» The request: Transcribe, word for word, the passage of the Clipped PPO benchmark text below that opens with the words containing "Each experiment uses" and closes with "the original paper.".

— START OF Extract —

Each experiment uses 3 seeds and is trained for 10k environment steps. The parameters used for Clipped PPO are the same parameters as described in the original paper.

Inverted Pendulum Clipped PPO - single worker

python3 coach.py -p Mujoco_ClippedPPO -lvl inverted_pendulum

Inverted Double Pendulum Clipped PPO - single worker

python3 coach.py -p Mujoco_ClippedPPO -lvl inverted_double_pendulum

Reacher Clipped PPO - single worker

python3 coach.py -p Mujoco_ClippedPPO -lvl reacher

Hopper Clipped PPO - single worker

python3 coach.py -p Mujoco_ClippedPPO -lvl hopper

Half Cheetah Clipped PPO - single worker

python3 coach.py -p Mujoco_ClippedPPO -lvl half_cheetah

Walker 2D Clipped PPO - single worker

python3 coach.py -p Mujoco_ClippedPPO -lvl walker2d

Ant Clipped PPO - single worker

python3 coach.py -p Mujoco_ClippedPPO -lvl ant

Swimmer Clipped PPO - single worker

python3 coach.py -p Mujoco_ClippedPPO -lvl swimmer

Humanoid Clipped PPO - single worker

python3 coach.py -p Mujoco_ClippedPPO -lvl humanoid

— END OF Extract —
— START OF Rows —

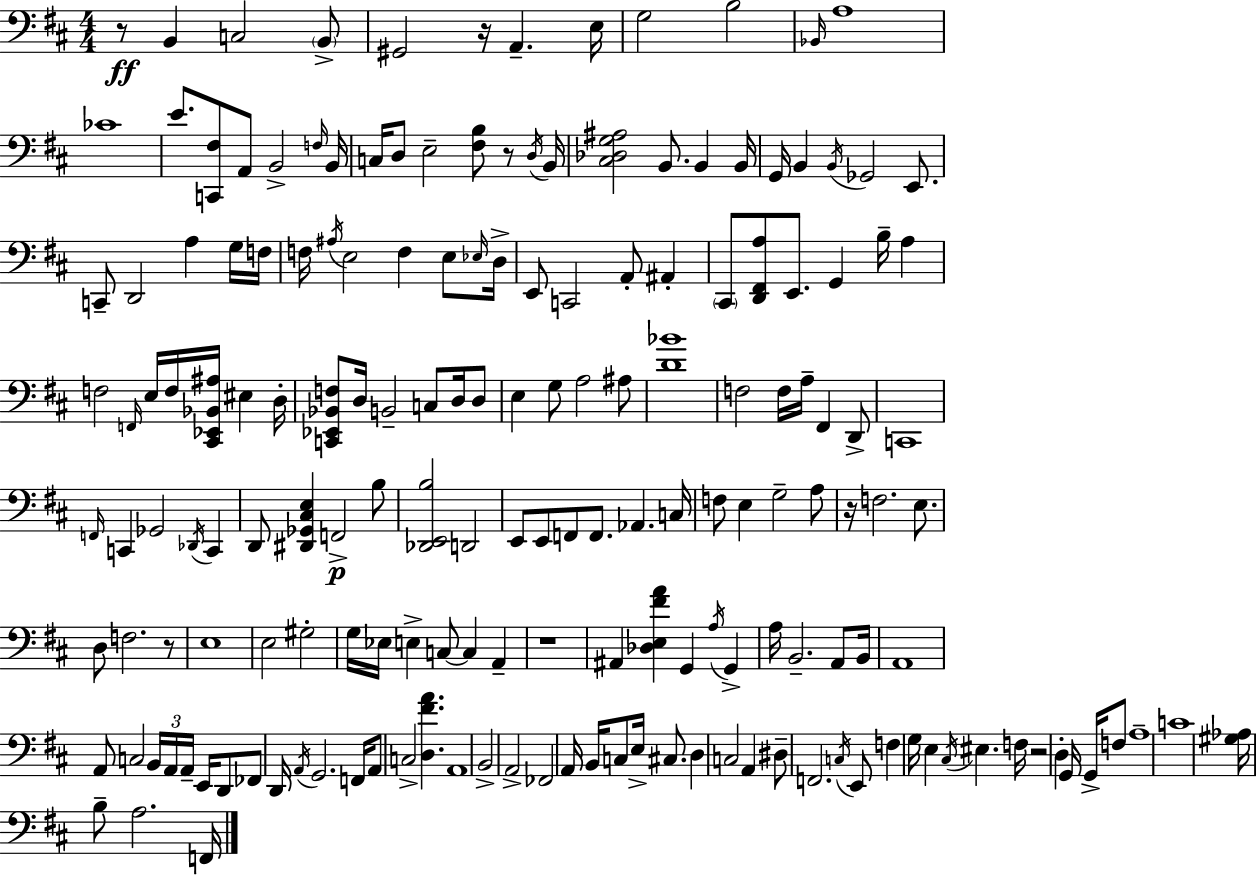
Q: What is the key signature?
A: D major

— END OF Rows —
— START OF Rows —

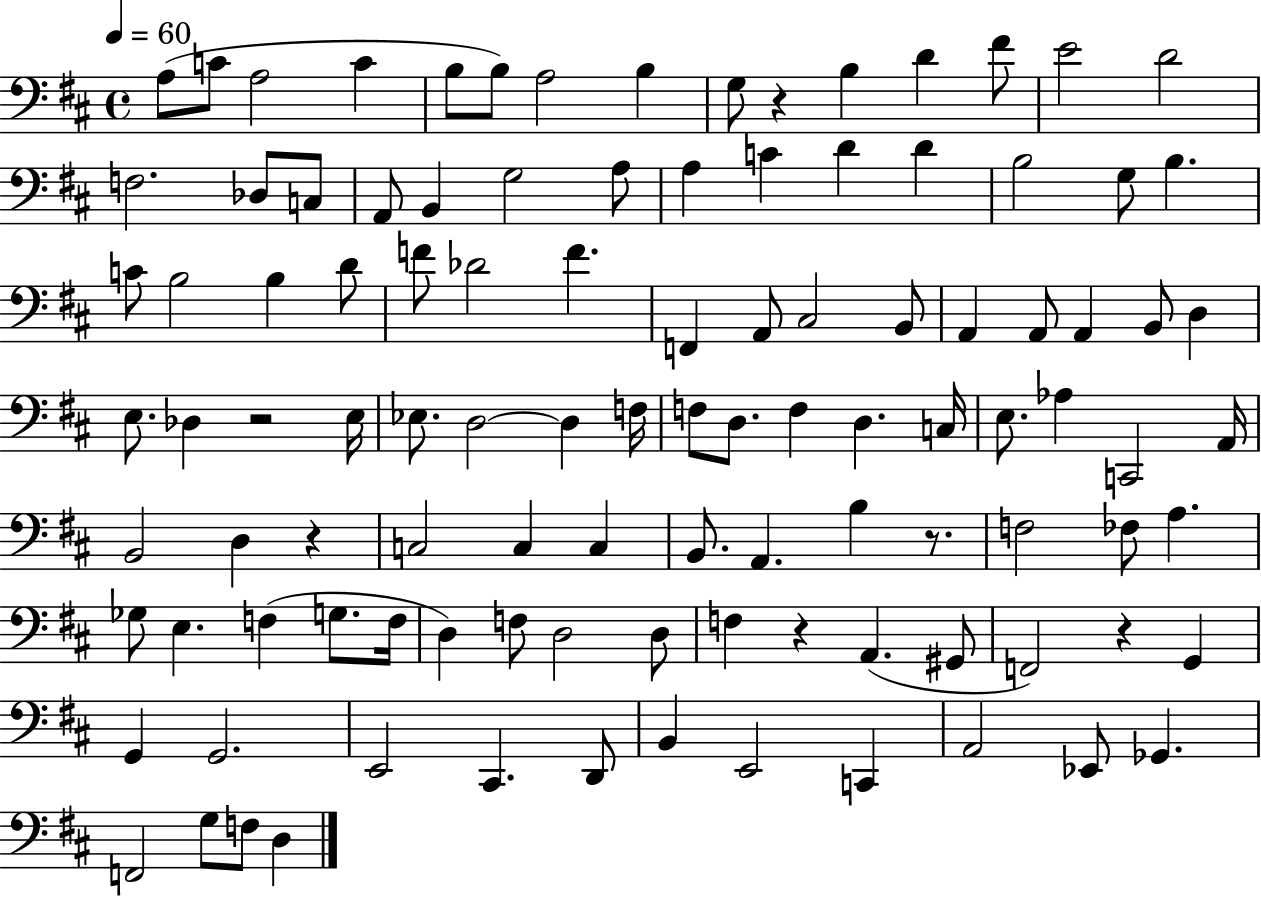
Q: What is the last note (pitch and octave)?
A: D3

— END OF Rows —

» Problem solution:
Each experiment uses 3 seeds and is trained for 10k environment steps. The parameters used for Clipped PPO are the same parameters as described in the original paper.